======== Gösterilen Metin ========
Mustafa Özel
Çalışma hayatına adım atarken hep 33 yaşında “emekli olmayı” düşlerdim. Çalıştığım bankada bir yıl içinde “Ekonomik Araştırmalar Müdürü” ünvanını kazanmama rağmen mutsuzdum. Haydi daha cesur olayım, kendimi satmakta olduğum duygusuyla yaşıyordum. Yıllar sonra Thoreau ve Benjamin gibi yazarları tanıyınca, bu tuhaf duygu ve düşüncelerin bana özgü olmadığını anladım. Kapitalizm, ürünlerden önce insanı metalaştırmıştı. Ve bu gerçeklik hassas ruhlara ağır geliyordu. Meselenin kökünde zenginlik/ yoksulluk paradoksu yatıyordu. Çin bilgesi Lao Tzu “yeteri kadarına” sahip olduğunu bilenler zengindir derken; Amerikan bilgesi Henry Thoreau kapitalist çağın eşiğinde çağdaşlarına “yeteri kadarına” sahip olduklarını ama bunu bilmedikleri için kendilerini yoksul hissettiklerini söylüyordu. Her zaman daha fazla lüks arayışında olup, daha azıyla yetinip memnun olamayanların “ekonomi” kavramını idrak edemediklerine ve “bir şeyin bedelinin onunla takas edilmesi gereken yaşam miktarı” olduğunu anlamadıklarına dikkat çekiyordu. İşte sıkıntımın kaynağı buydu: Ben de maaş karşılığında vazgeçtiğim “yaşam miktarına” acıyor olmalıydım.
Böyle bir şaşkınlık ortamında karşılaştığım Aklıkarışıklar İçin Kılavuz’u çevireli tam 30 yıl olmuş. Dine duyarlı bir iktisatçıya rastlamış olmak benim için hoş bir sürprizdi. “İktisadi mesele diye bir şey yoktur, diyordu yazar, hiçbir zaman da olmamıştır. Manevi bir mesele var yalnızca!” Modernlik, açgözlülüğü sistemleştirmekti. Kapitalistler mal değil, açgöz müşteriler üretiyor, alışveriş merkezleri böylece modern tapınaklara dönüşüyordu. Ve Schumacher kitabını şu manifestoyla noktalıyordu: “Mabetsiz yaşamak mümkün olabilir belki; ama dinsiz, yani bütün zevk ve acısı, heyecan ve memnunluğu, incelik ve kabalığı ile olağan hayat düzeyinin fevkindeki Yüksek Kademelerle temas kurmanın ve onlara doğru gelişmenin sistemli çalışması içinde olmaksızın yaşamak mümkün değildir. Modern dünyanın dinsiz yaşama deneyimi başarısızlıkla sonuçlandı ve bir kez bunu anladık mı Modernlik-sonrası görevlerimizin neler olduğunu anlarız.”
========
Yazılı Soru a - Listede "How much space" ifadesinin geçtiği satırdan listenin son satırına kadar olan bölümü, iki uç satır da dahil, değiştirmeden çıkarın. Resimler yanıtta yer almasın.
======== Verilen Bilgiler ========
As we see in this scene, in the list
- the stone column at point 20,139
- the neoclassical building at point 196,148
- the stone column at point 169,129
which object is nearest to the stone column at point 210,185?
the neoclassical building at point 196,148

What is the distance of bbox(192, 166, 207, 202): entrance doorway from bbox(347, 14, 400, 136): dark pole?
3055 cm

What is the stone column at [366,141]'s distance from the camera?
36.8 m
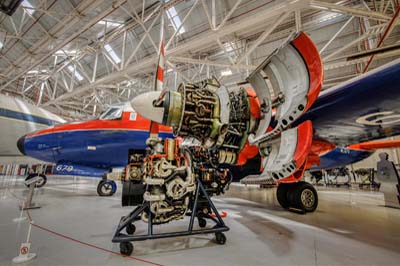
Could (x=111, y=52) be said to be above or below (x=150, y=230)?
above

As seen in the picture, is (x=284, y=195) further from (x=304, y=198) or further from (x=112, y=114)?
(x=112, y=114)

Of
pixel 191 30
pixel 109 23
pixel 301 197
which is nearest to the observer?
pixel 301 197

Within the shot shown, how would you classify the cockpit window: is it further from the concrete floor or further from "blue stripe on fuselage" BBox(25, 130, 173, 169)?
the concrete floor

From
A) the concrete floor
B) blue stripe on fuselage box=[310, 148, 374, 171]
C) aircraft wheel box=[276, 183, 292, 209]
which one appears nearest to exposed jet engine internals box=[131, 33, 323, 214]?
the concrete floor

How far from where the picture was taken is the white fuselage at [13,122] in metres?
7.37

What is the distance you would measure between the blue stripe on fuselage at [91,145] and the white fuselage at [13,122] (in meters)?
4.55

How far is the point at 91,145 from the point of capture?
462 cm

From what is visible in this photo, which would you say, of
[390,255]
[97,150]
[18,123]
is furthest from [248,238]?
[18,123]

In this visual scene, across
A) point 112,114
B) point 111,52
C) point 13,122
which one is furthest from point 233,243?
point 111,52

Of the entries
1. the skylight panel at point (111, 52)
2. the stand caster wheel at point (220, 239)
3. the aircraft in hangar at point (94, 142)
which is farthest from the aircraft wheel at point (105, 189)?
the skylight panel at point (111, 52)

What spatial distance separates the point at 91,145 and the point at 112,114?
97 cm

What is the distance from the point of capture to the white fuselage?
7.37 m

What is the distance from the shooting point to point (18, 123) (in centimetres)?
783

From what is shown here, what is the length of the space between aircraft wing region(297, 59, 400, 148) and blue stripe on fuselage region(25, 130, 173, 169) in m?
3.35
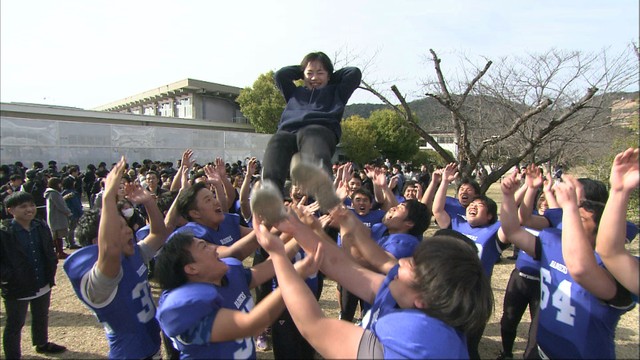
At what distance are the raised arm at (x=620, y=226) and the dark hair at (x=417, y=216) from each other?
1.42 metres

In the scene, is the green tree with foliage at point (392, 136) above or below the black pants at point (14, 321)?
above

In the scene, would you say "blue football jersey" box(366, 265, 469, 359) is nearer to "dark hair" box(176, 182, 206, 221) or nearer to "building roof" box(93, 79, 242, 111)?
"dark hair" box(176, 182, 206, 221)

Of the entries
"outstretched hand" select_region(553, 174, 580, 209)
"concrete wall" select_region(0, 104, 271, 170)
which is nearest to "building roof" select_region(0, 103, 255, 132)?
"concrete wall" select_region(0, 104, 271, 170)

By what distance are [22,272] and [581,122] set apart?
34.5ft

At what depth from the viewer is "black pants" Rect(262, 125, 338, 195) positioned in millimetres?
2779

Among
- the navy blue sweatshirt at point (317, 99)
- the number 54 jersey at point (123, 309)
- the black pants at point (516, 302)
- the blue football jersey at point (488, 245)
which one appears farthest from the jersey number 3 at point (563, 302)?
the number 54 jersey at point (123, 309)

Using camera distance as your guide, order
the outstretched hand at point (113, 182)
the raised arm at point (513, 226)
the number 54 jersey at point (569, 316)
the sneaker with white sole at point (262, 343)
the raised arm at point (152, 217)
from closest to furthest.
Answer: the number 54 jersey at point (569, 316) < the outstretched hand at point (113, 182) < the raised arm at point (513, 226) < the raised arm at point (152, 217) < the sneaker with white sole at point (262, 343)

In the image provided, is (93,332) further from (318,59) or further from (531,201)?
(531,201)

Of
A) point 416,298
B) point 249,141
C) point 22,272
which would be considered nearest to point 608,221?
point 416,298

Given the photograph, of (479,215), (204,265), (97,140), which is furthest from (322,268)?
(97,140)

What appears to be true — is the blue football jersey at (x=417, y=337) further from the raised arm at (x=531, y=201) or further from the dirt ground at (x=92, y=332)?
the dirt ground at (x=92, y=332)

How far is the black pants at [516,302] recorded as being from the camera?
346 centimetres

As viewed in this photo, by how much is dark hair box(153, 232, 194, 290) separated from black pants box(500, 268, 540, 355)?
311cm

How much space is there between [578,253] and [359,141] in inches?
1159
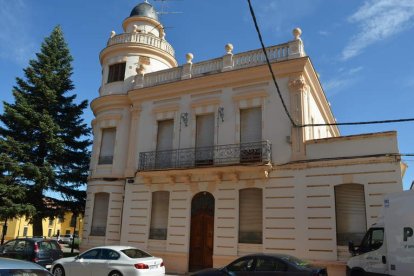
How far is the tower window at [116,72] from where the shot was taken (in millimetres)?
21891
========
Yazılı Soru b - Metne göre Aklıkarışıklar İçin Kılavuz çevrileli kaç yıl olmuştur?

Ayrıntılı Çözüm a -
How much space is there between [578,253] and [359,141] in inches?
1159
How far is the tower window at [116,72] from where the shot was taken (in millimetres)?
21891

Ayrıntılı Çözüm b - Tam 30 yıl olmuştur.